Use the pandas `apply` function to create a new column with the DNS names associated with each destination. 

Then look at the unique destination IP addresses in the trace.

In [22]:
pcap['name_dst'] = pcap['ip_dst'].apply(reverse_lookup)

In [23]:
unique_dst_name = pd.DataFrame(pcap['name_dst'].unique())[0]
print(unique_dst_name)

0                     N/A
1    hnd.cs.uchicago.edu.
Name: 0, dtype: object


## Functions

It is often useful to encapsulate functionality in functions so that we can use those functions again.
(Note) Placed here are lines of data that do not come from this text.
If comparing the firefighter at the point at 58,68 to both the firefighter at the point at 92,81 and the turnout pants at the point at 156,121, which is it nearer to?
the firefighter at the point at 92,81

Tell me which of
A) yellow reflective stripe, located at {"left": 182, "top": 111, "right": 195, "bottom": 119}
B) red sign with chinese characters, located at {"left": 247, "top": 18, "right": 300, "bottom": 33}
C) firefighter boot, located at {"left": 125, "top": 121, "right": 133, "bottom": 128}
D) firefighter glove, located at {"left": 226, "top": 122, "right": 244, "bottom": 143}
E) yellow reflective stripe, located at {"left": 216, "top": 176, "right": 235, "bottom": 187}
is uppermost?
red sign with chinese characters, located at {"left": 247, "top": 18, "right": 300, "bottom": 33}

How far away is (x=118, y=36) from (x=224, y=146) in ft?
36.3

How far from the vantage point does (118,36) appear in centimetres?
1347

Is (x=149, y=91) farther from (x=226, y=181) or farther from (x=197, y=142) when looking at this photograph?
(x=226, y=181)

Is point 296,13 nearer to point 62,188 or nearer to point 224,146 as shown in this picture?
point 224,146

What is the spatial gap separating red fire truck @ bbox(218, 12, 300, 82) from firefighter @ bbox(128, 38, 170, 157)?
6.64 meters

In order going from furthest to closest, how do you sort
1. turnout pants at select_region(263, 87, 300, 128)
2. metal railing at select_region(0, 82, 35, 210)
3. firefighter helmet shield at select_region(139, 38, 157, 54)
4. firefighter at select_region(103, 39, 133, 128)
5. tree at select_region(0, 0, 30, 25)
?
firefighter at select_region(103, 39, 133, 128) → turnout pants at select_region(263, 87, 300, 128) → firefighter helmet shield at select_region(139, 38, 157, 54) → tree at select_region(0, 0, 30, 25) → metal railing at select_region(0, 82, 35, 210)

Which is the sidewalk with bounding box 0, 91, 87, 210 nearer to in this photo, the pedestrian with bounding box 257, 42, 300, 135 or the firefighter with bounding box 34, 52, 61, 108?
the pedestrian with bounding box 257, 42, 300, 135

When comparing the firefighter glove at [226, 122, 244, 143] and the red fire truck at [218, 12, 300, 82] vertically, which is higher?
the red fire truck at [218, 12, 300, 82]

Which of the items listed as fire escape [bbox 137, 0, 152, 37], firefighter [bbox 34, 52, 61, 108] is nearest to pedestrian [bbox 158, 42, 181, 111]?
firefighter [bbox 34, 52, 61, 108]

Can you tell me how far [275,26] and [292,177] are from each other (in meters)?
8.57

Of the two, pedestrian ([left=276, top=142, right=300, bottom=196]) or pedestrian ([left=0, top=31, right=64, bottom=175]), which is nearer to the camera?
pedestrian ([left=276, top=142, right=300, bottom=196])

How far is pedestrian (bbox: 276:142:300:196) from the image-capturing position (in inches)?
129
Write functions to count ("sum") the length field so that we can know how much total traffic in bytes is sent to each destination, either by IP address or by name.

In [24]:
def volume_stats_by_ip(pcap):
    return pcap.loc[:,['ip_dst','length']].groupby('ip_dst').sum().sort_values(by=['length'], ascending=False)
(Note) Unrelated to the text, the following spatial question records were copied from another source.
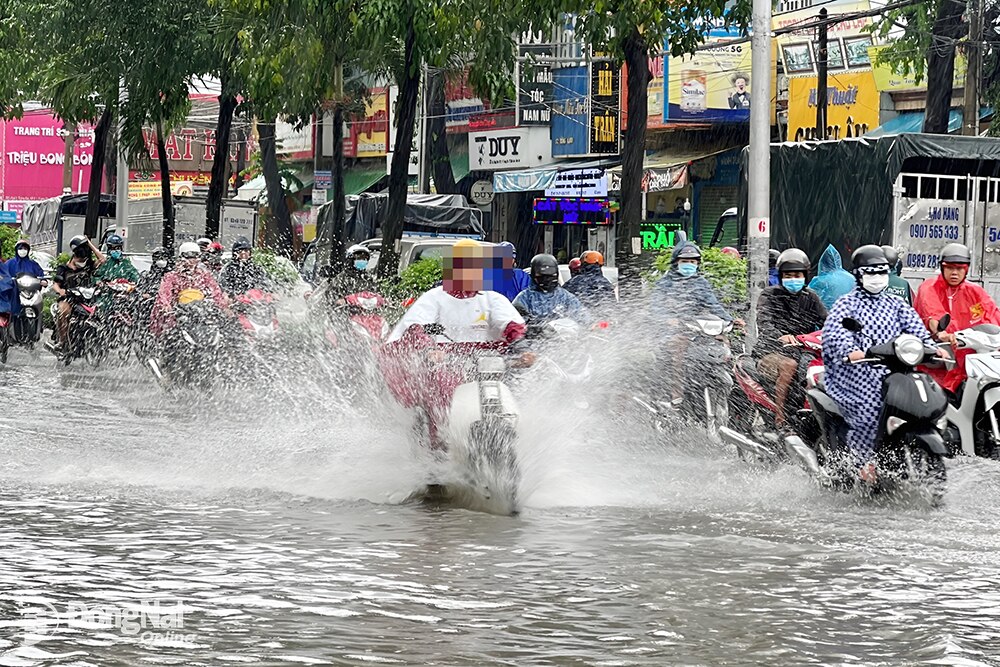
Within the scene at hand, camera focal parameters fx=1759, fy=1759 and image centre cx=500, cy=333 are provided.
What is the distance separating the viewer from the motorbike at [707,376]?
12.1 metres

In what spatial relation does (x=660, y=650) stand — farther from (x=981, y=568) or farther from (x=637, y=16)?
(x=637, y=16)

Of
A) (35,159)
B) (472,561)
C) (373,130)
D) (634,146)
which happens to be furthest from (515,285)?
(35,159)

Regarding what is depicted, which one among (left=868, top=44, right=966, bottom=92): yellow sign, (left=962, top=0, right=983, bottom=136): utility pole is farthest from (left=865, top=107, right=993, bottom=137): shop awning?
(left=962, top=0, right=983, bottom=136): utility pole

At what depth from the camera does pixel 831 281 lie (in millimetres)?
13320

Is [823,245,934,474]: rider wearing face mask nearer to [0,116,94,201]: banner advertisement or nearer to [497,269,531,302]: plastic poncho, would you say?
[497,269,531,302]: plastic poncho

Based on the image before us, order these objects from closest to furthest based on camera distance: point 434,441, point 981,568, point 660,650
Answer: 1. point 660,650
2. point 981,568
3. point 434,441

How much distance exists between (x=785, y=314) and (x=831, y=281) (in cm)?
170

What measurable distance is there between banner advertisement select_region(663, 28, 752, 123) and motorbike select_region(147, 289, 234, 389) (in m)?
20.7

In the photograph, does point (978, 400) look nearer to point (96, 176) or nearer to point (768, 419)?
point (768, 419)

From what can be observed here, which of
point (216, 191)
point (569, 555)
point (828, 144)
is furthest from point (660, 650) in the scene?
point (216, 191)

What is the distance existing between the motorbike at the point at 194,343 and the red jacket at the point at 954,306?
7.43 meters

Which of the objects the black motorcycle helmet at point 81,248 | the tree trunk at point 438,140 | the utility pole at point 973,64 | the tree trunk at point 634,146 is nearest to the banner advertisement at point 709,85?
the tree trunk at point 438,140

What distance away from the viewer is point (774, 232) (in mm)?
20672

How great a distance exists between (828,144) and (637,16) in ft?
11.8
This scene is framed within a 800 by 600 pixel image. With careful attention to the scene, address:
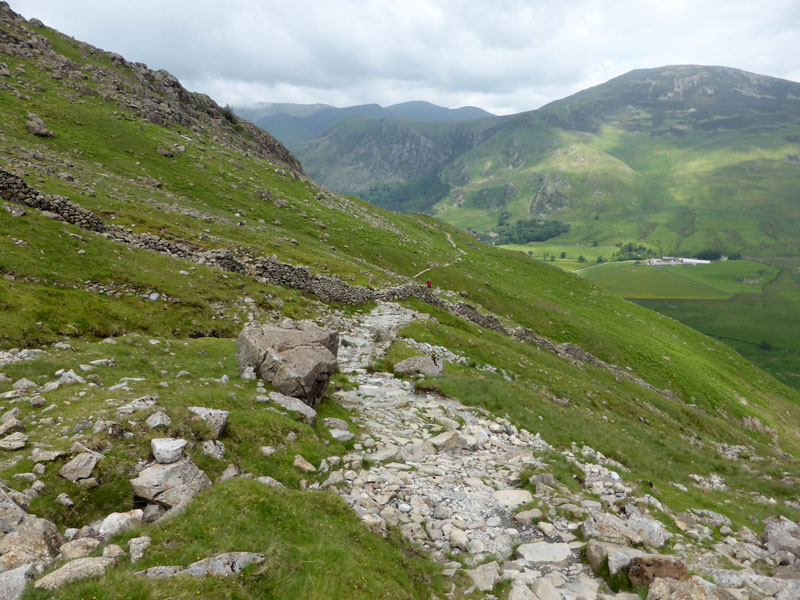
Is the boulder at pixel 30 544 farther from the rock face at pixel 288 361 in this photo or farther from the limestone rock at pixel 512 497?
the limestone rock at pixel 512 497

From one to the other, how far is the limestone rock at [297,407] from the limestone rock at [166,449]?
6.03m

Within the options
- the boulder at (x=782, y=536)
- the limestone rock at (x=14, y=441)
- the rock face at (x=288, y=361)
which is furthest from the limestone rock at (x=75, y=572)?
the boulder at (x=782, y=536)

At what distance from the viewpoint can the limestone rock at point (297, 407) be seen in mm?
18734

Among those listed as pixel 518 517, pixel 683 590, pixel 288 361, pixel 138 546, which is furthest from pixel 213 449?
pixel 683 590

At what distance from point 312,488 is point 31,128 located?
8121cm

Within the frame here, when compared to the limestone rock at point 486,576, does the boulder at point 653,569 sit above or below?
above

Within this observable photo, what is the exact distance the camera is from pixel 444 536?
13.9 m

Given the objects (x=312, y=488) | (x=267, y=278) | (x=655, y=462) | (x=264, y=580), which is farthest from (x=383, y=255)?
(x=264, y=580)

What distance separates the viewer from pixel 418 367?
100ft

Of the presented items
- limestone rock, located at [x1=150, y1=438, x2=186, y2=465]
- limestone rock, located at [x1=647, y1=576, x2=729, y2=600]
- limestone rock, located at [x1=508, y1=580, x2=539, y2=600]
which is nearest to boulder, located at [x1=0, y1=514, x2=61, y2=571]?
limestone rock, located at [x1=150, y1=438, x2=186, y2=465]

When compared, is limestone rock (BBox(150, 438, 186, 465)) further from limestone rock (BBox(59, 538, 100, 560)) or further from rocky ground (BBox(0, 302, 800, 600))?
limestone rock (BBox(59, 538, 100, 560))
def volume_stats_by_name(pcap):
    return pcap.loc[:,['name_dst','length']].groupby('name_dst').sum().sort_values(by=['length'], ascending=False)

In [25]:
volume_stats_by_ip(pcap)

Unnamed: 0_level_0,length
ip_dst,Unnamed: 1_level_1
192.168.1.23,107974
128.135.164.125,28166
192.168.1.1,2591


In [26]:
volume_stats_by_name(pcap)

Unnamed: 0_level_0,length
name_dst,Unnamed: 1_level_1
,110565
hnd.cs.uchicago.edu.,28166


## Going Further

For homework, define some questions you want to ask about the network traffic trace and write some functions to analyze the trace.

Here are some example questions.  You can pick one of these or define one yourself:
* What is the maximum, median, minimum, and mean packet size?
* How many DNS queries (destination port 53) are there in this trace?
* What is the most popular DNS query in the trace?